We conducted a comprehensive visual analysis of the accuracy degradation observed as models transitioned from binary classification tasks to multi-class classification tasks, as shown in Fig. 7. Most models exhibited a pronounced decline in accuracy, indicating certain limitations in their ability to capture fine-grained deep features. In contrast, the LEGF-DST model exhibited only a 2.08% decrease in accuracy, demonstrating its strong capability in feature representation.

Figure 7: Accuracy decline observed as models transitioned from the binary classification task to the multi-class classification task
To analyze the classification reliability, we selected LEGF-DST and RoBERTa (the closest performance counterpart to our method), TextCNN, and SVM as representatives of deep learning and machine learning models. We visualized their PR curves on both datasets, as shown in Fig. 8. It can be seen that LEGF-DST has a superior Weighted Average Precision (Weighted-AP). This demonstrates that the proposed method exhibits superior robustness in SMS classification tasks and is better suited for handling complex data in real-world scenarios.

Figure 8: Comparing the PR curves of different models, LEGF-DST has the optimal Weighted-AP
We also plotted the confusion matrices of the LEGF-DST model before and after augmentation, as shown in Fig. 9. It can be seen that the augmented LEGF-DST shows a significant improvement in recognition accuracy for the weaker categories AD_Other, FR_Financial, and Other.
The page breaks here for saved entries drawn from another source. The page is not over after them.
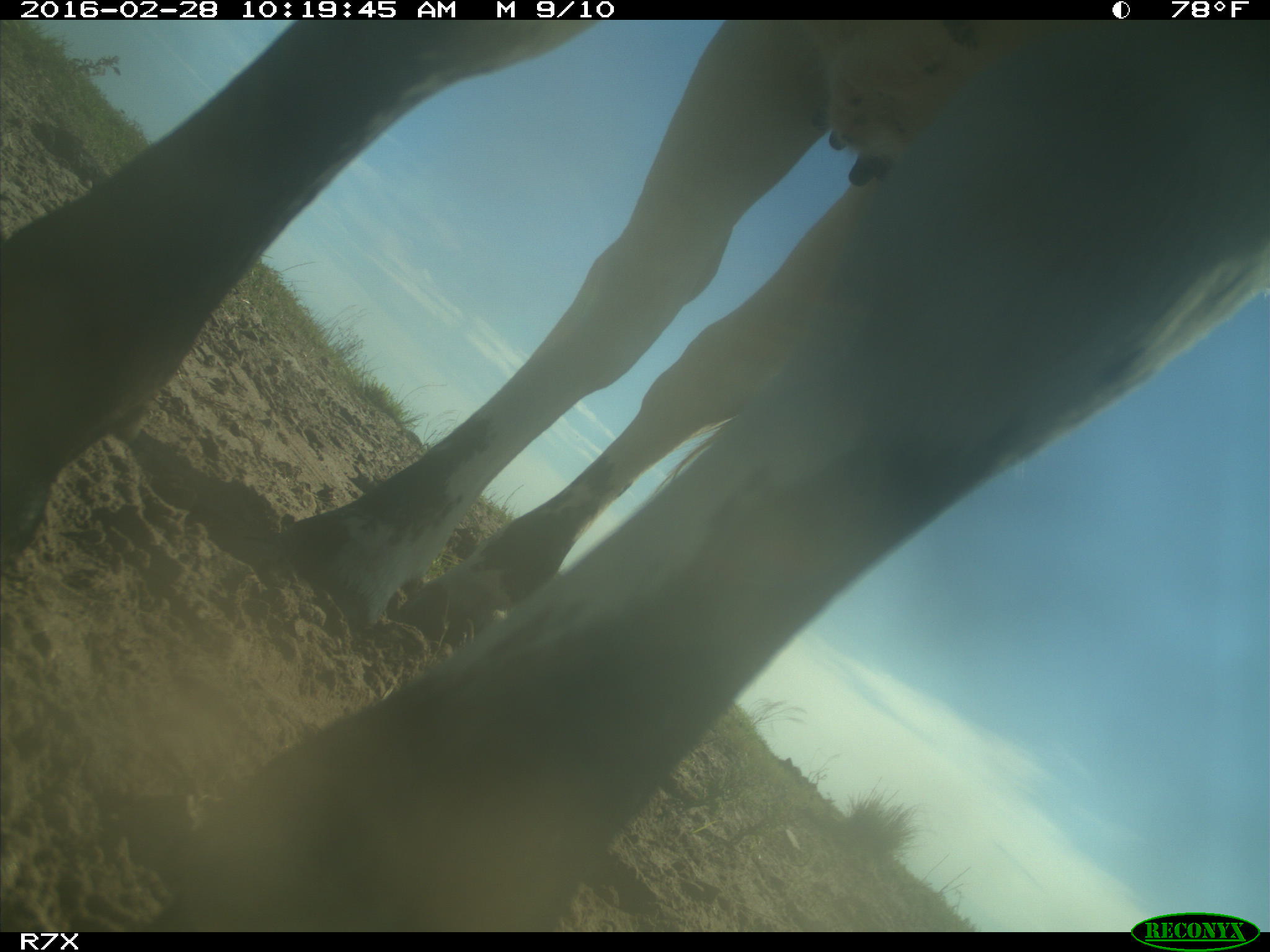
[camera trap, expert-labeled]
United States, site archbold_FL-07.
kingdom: Animalia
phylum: Chordata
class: Mammalia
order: Artiodactyla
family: Bovidae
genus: Bos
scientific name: Bos taurus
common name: domestic cow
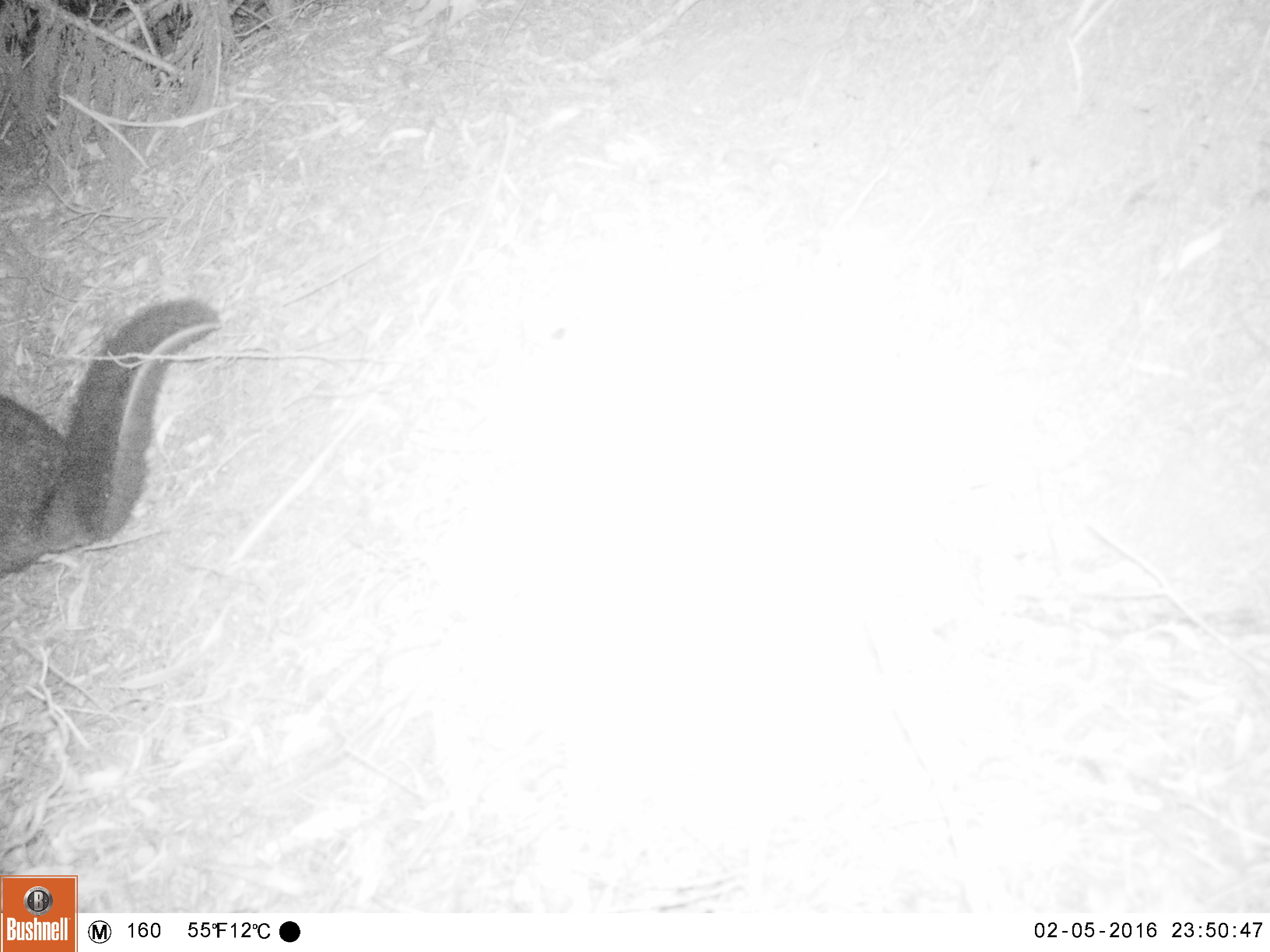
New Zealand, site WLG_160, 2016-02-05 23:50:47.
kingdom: Animalia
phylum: Chordata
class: Mammalia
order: Diprotodontia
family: Phalangeridae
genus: Trichosurus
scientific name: Trichosurus vulpecula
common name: common brushtail possum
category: possum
Figure 9: After introducing LLMs-based augmentation, LEGF-DST can better recognize samples from several categories that were difficult to identify before augmentation. Left: GF-DST. Right: LEGF-DST
To conduct a more detailed analysis of the robustness of our models, we manually examined samples predicted by the LEGF-DST and RoBERTa, as illustrated in Table 5. On one hand, RoBERTa struggled with samples containing adversarial noise, such as traditional Chinese or visually similar characters. This limitation likely stems from the model’s reliance on single-perspective features, which results in insufficient redundancy and compensatory capacity when encountering specific types of noise interference. Consequently, RoBERTa is particularly sensitive to minor character-level variations and is prone to misclassification. Furthermore, samples containing deceptive terms such as
(legitimate) or
(reasonable) are often misclassified by RoBERTa as benign, underscoring the advantage of the dual-perspective feature analysis employed by the LEGF-DST. By integrating character-level and word-level features, LEGF-DST effectively captures subtle semantic distinctions. Specifically, character-level features are adept at identifying fine-grained variations, while word-level features enhance the understanding of broader semantic context. This synergy enables the LEGF-DST model to exhibit heightened robustness in identifying samples with deceptive terminology. Furthermore, RoBERTa exhibits limited accuracy in identifying high-risk samples, such as cult propaganda, due to limited domain-specific pre-training and insufficient labeled data for fine-tuning. In contrast, LEGF-DST, enhanced by LLMs, addresses this issue more effectively, demonstrating an improved capacity to identify such challenging samples. For ethical reasons, malicious content associated with cult propaganda is not displayed in this paper.

Additionally, we compared the LEGF-DST model with current mainstream methods for Chinese malicious SMS detection, and the results are presented in Table 6. It can be observed that the LEGF-DST model demonstrates distinct advantages in both coarse-grained detection and fine-grained analysis.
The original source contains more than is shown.